Restate the listing below line for line and word for word, without the pictures.

- [SUPPLIED DATA]:

********

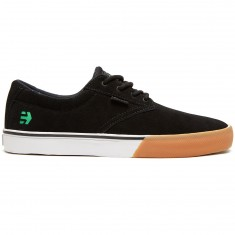 Etnies X Pyramid Country Jameson HT Shoes - Black/Green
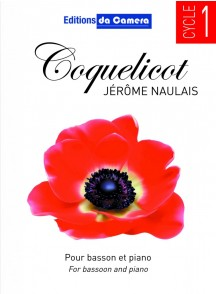 NAULAIS J. COQUELICOT BASSON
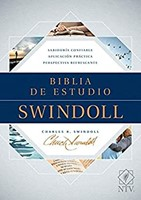 Biblia de estudio Swindoll NTV, Tapa dura, Azul (Hard Cover)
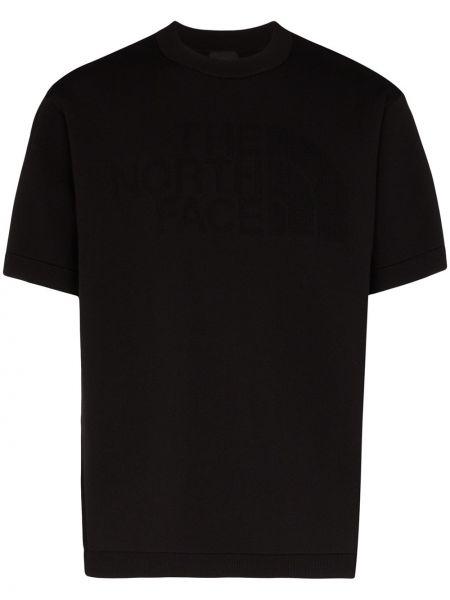 Czarny t-shirt z printem z nylonu The North Face Black Series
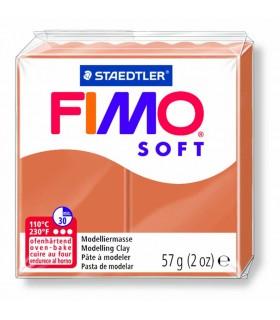 Pâte Fimo Soft Cognac 76 57g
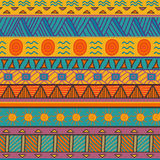 Colorful seamless ethnic pattern. Vector illustration Royalty Free Stock Photography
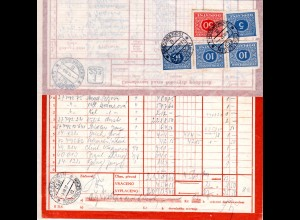 Tschechoslowakei 1937, 5 Portomarken rückseitig auf Postformular v TSCHERNOSCHIN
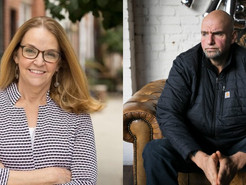 RPA Executive Director, Christine Jacobs shares thoughts on John Fetterman run for U.S. Senate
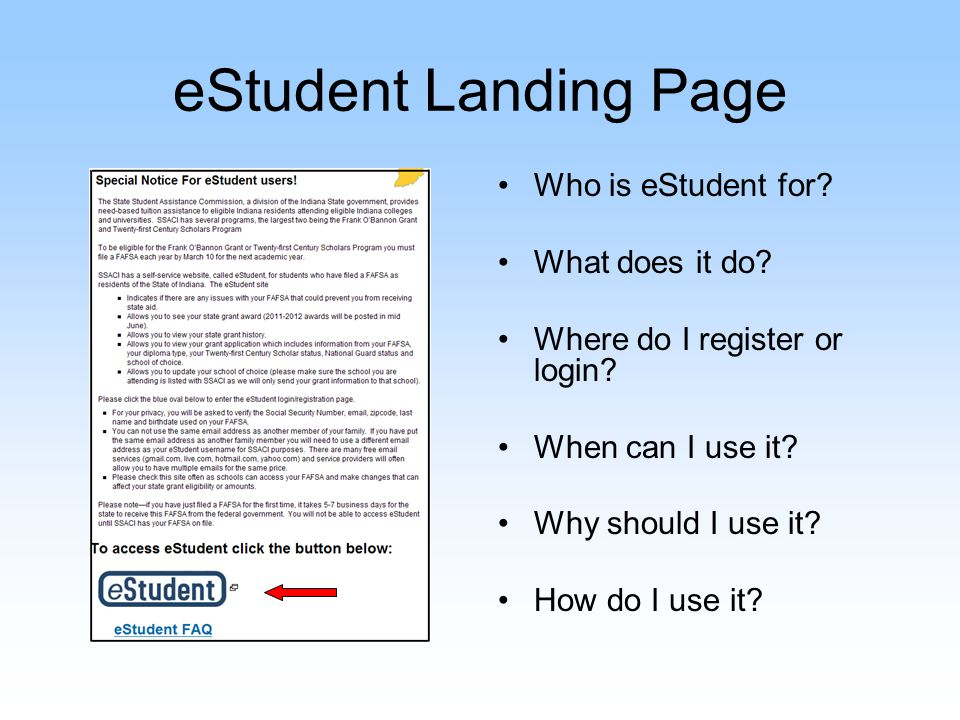 eStudent Registration/Login Page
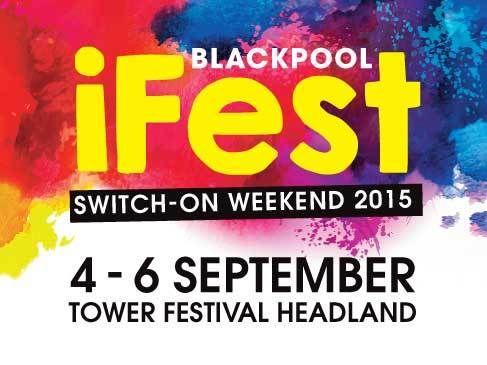 Blackpool iFest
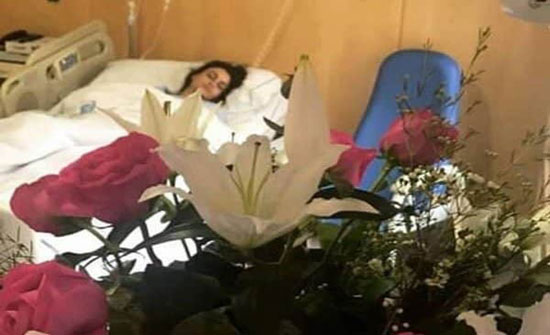 بالصور – أول ظهور لعلا الفارس بعد العملية الجراحية... شاهدوا كيف بدت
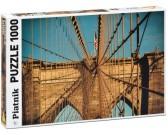 Puzzle Most Brookliński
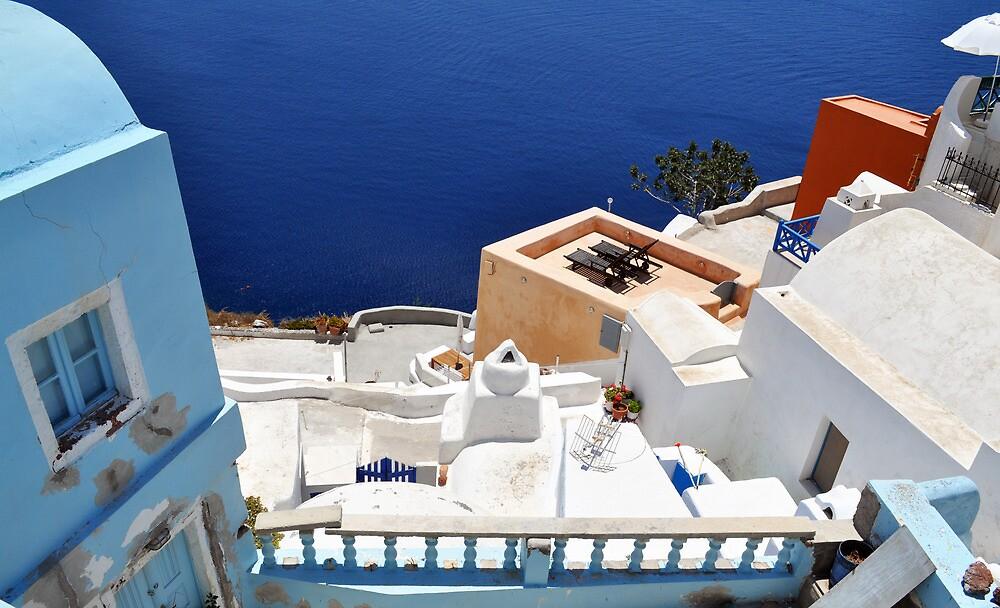 Beautiful view from Santorini, Oia by Katerina Vorvi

********

- [SOLUTION TO THE EXERCISE]:
 Etnies X Pyramid Country Jameson HT Shoes - Black/Green
 NAULAIS J. COQUELICOT BASSON
 Biblia de estudio Swindoll NTV, Tapa dura, Azul (Hard Cover)
 Czarny t-shirt z printem z nylonu The North Face Black Series
 Pâte Fimo Soft Cognac 76 57g
 Colorful seamless ethnic pattern. Vector illustration Royalty Free Stock Photography
 Tschechoslowakei 1937, 5 Portomarken rückseitig auf Postformular v TSCHERNOSCHIN
 RPA Executive Director, Christine Jacobs shares thoughts on John Fetterman run for U.S. Senate
 eStudent Registration/Login Page
 Blackpool iFest
 بالصور – أول ظهور لعلا الفارس بعد العملية الجراحية... شاهدوا كيف بدت
 Puzzle Most Brookliński
 Beautiful view from Santorini, Oia by Katerina Vorvi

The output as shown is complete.